Protest Train 9 € Ticket Berlin.
The 9-Euro-Ticket was a German scheme through which passengers could travel for 9 euros per month on local and regional transport in all of Germany. This three-month experiment with super-cheap public transport reduced carbon dioxide emissions equivalent to powering about 350,000 homes for a year. © Gordon Welters / Greenpeace

With extreme heat, floods and fires, the highest inflation in decades, unprecedented energy price-hikes, a looming energy shortfall and a war on European soil, the world feels like it’s at a crossroads. We certainly need all hands on deck to confront the multiple crises we face together. In the midst of these chaotic times, there is one area in our society where all the threads come together: our transport system. It is one of the roots of our oil dependence, causing many of the problems we face.

Let’s take a closer look at how our mobility system connects to these crises and how we and our governments must use it to confront them.

Climate and nature crises

With record heat waves, massive droughts, floods and raging fires, this summer the damaging consequences and costs of the climate crisis have been more visible than ever before.

Tree Planting Action near the Dannennroeder Forest.
Greenpeace activists plant an English oak tree at the end of the controversial A49 highway in Hesse, Germany.

Our oil-guzzling transport system is a major driver of the climate crisis – accounting for almost 30% of the EU’s total greenhouse gas emissions and 23% of global emissions – with high costs for our health and well-being from air pollution and noise to our environment.

The direct exploitation of our natural resources, including the extraction of oil, is one of the biggest threats to our natural world. Transport is the main reason for oil extraction and production worldwide, with around 60% of oil used for transport globally, and almost 70% in the EU. The production of agro-fuels for cars, or the construction of new infrastructure for polluting transport like airports and highways further threatens wildlife habitats and forests.

Despite these grim impacts on our climate and nature, governments give transport and fossil fuel industries financial and policy privileges to help them make huge profits at the expense of people. Meanwhile, these companies are betting mainly on false solutions like carbon offsetting or ramping up the production of agro-fuels which are largely fuelling deforestation, biodiversity loss, environmental destruction and human rights abuses.

Energy crisis

Everyone is talking about the need to save energy because of skyrocketing energy costs in recent months and the threat of shortages. But why are most governments shying away from touching transport? No other sector in Europe consumes more energy than transport.

- _Directions_
1. Return the stretch of the transport article from "With extreme heat, floods" through "problems we face.".
2. Retype the stretch of the listing from the line containing "Is tree trunk" through the line containing "Answer: french door".
The listing that follows is unrelated to the transport article.

- _Records supplied_
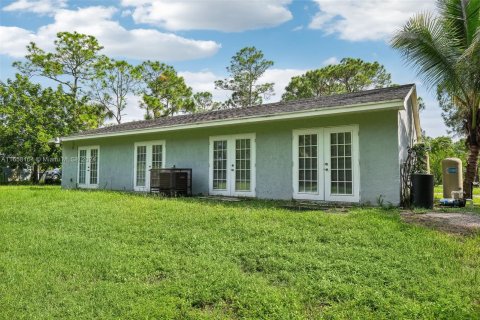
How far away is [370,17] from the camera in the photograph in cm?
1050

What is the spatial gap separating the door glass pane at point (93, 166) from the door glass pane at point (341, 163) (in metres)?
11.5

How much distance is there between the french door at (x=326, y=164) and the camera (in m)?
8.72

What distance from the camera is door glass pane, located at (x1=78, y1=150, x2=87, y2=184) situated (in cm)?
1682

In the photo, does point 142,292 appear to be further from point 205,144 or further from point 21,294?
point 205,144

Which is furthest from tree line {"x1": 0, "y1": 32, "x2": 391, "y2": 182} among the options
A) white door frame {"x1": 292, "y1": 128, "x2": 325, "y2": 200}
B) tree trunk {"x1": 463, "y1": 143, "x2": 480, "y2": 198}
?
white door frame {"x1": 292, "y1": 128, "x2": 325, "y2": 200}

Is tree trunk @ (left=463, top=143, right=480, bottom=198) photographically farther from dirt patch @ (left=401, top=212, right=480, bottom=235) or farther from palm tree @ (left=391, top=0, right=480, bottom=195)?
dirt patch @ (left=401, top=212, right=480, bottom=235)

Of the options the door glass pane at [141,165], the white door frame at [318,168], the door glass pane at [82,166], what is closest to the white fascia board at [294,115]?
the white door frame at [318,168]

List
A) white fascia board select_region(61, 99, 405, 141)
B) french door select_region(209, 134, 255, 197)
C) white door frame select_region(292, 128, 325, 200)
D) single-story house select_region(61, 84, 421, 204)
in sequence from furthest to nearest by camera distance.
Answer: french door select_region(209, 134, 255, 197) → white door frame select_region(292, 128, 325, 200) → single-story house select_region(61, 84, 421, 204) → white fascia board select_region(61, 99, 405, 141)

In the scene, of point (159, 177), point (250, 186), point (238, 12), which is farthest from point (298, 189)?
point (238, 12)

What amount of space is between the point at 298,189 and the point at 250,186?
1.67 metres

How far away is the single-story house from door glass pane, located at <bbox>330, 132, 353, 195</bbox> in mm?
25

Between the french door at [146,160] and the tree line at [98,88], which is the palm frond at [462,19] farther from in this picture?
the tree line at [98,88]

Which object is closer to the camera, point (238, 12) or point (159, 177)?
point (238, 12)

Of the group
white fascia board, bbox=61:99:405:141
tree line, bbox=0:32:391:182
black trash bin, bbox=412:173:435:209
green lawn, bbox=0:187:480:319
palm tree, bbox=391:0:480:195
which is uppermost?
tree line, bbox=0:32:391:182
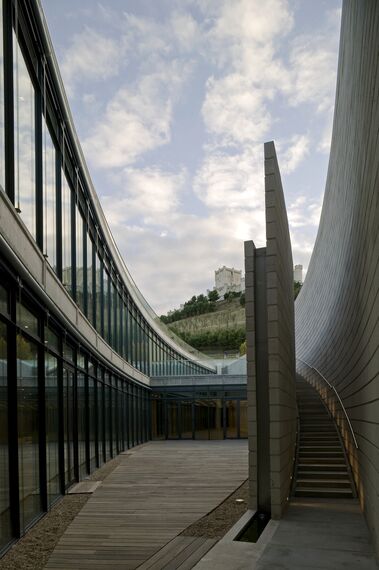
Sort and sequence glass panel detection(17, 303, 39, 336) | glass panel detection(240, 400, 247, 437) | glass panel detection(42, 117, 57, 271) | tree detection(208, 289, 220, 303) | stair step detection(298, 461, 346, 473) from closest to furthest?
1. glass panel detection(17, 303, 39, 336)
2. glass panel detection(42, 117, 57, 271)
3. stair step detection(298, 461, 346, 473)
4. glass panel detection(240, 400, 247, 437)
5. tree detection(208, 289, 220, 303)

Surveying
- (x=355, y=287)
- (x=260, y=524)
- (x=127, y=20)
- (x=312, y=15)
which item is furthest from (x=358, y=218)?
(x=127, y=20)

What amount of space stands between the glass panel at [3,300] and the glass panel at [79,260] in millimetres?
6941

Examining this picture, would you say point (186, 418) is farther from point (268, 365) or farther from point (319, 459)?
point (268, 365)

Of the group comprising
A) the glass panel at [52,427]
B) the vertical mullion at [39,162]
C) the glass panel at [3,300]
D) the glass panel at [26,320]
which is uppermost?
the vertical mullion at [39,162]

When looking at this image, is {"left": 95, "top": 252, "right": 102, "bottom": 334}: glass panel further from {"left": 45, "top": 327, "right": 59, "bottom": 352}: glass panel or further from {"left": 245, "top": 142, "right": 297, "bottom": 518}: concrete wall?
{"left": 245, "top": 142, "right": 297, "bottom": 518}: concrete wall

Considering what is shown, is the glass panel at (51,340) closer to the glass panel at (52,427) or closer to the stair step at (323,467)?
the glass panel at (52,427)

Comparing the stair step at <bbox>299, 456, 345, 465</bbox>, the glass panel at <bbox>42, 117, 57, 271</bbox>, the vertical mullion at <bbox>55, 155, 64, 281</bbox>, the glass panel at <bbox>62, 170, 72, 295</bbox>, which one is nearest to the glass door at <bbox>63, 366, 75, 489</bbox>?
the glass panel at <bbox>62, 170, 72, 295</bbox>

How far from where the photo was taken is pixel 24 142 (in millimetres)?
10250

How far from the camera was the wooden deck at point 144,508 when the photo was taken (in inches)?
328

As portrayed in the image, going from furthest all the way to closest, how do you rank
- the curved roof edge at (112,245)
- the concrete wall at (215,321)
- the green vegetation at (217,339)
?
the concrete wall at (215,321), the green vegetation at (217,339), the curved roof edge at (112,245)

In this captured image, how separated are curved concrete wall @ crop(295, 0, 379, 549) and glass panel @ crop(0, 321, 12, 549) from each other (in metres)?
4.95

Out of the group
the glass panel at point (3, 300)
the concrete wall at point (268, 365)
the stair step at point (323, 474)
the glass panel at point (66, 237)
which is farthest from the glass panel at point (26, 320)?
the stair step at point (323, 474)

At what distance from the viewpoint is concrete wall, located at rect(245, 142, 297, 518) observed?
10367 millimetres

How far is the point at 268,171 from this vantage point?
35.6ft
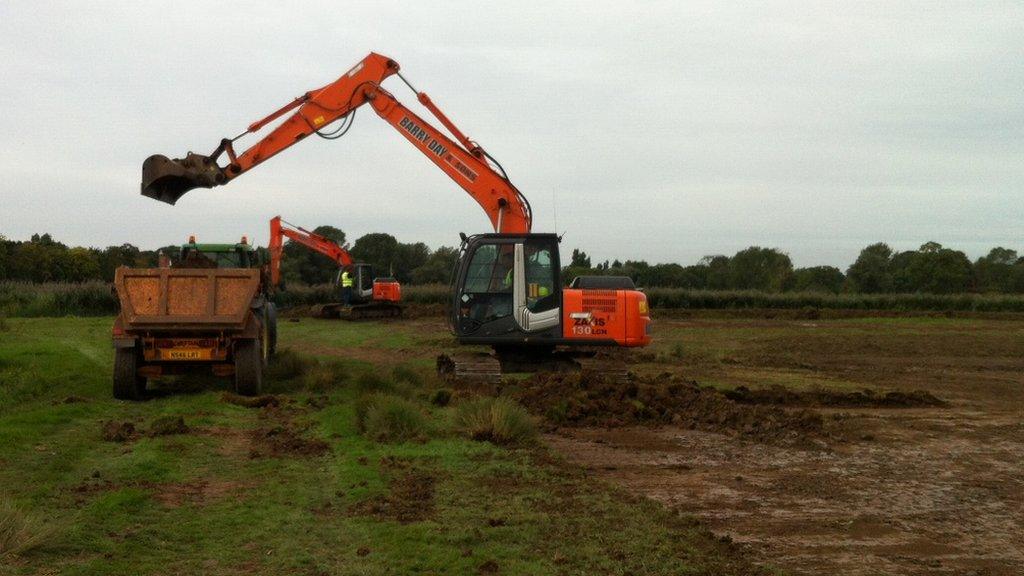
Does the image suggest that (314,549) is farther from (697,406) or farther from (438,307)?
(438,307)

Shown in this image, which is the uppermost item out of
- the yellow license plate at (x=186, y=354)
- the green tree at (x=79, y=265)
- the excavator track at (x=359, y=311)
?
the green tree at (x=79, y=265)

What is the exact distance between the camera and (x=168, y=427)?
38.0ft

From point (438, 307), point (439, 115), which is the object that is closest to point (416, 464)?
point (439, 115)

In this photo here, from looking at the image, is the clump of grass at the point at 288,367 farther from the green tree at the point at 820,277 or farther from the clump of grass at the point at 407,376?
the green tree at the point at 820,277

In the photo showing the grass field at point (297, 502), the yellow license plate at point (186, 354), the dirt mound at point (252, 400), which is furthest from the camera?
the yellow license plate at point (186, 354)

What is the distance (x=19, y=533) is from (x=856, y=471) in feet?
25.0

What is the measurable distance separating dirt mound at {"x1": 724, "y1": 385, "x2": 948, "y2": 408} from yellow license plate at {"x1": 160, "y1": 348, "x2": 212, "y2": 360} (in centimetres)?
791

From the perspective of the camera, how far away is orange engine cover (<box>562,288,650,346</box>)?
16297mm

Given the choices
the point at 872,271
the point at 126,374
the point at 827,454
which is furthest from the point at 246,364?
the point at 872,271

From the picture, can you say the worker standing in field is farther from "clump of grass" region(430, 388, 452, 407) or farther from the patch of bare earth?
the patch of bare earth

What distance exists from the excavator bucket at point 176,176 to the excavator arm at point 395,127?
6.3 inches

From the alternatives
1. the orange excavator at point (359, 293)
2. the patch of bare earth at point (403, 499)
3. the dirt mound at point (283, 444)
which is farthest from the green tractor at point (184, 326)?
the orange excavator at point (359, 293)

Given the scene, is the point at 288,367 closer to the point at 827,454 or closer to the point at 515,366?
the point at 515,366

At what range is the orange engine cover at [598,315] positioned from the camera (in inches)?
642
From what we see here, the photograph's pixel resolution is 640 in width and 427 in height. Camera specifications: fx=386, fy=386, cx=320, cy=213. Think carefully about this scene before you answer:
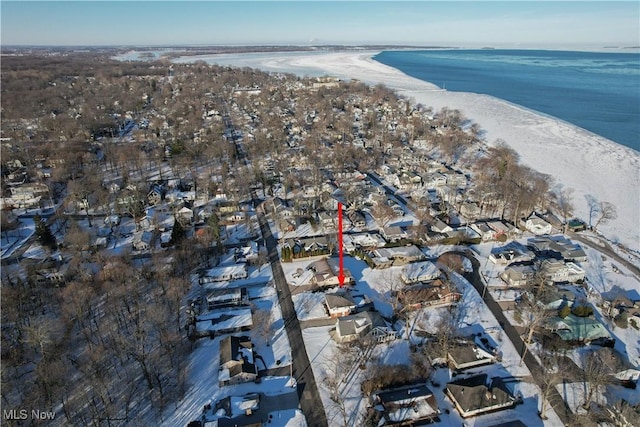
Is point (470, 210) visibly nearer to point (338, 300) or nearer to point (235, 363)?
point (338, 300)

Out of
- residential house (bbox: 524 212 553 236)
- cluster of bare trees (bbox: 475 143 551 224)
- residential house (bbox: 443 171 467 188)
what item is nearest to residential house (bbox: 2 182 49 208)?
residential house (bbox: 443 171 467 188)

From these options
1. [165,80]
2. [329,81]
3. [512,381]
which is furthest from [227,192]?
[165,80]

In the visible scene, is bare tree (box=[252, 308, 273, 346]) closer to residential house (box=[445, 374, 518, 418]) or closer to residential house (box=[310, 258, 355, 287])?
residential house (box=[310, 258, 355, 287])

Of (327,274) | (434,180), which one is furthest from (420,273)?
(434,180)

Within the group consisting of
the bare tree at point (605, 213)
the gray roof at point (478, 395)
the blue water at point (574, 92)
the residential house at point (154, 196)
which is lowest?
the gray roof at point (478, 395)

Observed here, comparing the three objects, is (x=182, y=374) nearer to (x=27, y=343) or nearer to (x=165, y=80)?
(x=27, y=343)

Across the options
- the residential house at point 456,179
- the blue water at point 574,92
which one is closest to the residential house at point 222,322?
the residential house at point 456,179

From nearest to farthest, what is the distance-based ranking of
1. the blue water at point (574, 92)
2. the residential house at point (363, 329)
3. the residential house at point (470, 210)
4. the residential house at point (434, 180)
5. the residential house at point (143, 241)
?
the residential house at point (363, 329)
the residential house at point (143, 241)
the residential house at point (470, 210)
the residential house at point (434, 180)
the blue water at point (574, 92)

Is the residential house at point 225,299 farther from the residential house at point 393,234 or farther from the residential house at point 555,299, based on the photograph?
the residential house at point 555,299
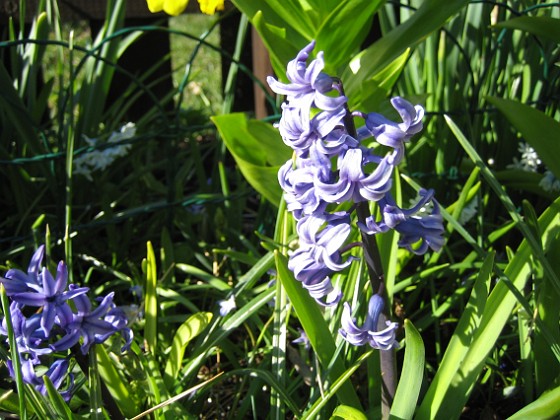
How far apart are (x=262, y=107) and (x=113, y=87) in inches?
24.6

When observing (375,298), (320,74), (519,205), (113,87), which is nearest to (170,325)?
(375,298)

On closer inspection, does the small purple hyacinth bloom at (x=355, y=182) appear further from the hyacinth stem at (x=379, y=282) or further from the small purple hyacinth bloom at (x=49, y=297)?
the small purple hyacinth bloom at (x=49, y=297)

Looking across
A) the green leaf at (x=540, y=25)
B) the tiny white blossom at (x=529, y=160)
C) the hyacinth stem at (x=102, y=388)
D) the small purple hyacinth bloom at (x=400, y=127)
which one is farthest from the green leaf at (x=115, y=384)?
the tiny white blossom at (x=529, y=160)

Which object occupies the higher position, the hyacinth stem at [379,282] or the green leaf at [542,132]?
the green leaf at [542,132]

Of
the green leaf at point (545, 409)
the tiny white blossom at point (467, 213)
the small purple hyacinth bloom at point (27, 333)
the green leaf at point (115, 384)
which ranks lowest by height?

- _Solution set_
1.
With extreme heat, floods and fires, the highest inflation in decades, unprecedented energy price-hikes, a looming energy shortfall and a war on European soil, the world feels like it’s at a crossroads. We certainly need all hands on deck to confront the multiple crises we face together. In the midst of these chaotic times, there is one area in our society where all the threads come together: our transport system. It is one of the roots of our oil dependence, causing many of the problems we face.

2.
Is tree trunk @ (left=463, top=143, right=480, bottom=198) photographically farther from dirt patch @ (left=401, top=212, right=480, bottom=235) or farther from palm tree @ (left=391, top=0, right=480, bottom=195)?
dirt patch @ (left=401, top=212, right=480, bottom=235)

Of the options the door glass pane at [141,165], the white door frame at [318,168], the door glass pane at [82,166], what is closest to the white fascia board at [294,115]?
the white door frame at [318,168]

List
A) white fascia board select_region(61, 99, 405, 141)
B) french door select_region(209, 134, 255, 197)
C) white door frame select_region(292, 128, 325, 200)
D) single-story house select_region(61, 84, 421, 204)
in sequence from furthest to nearest by camera distance.
Answer: french door select_region(209, 134, 255, 197) → white door frame select_region(292, 128, 325, 200) → single-story house select_region(61, 84, 421, 204) → white fascia board select_region(61, 99, 405, 141)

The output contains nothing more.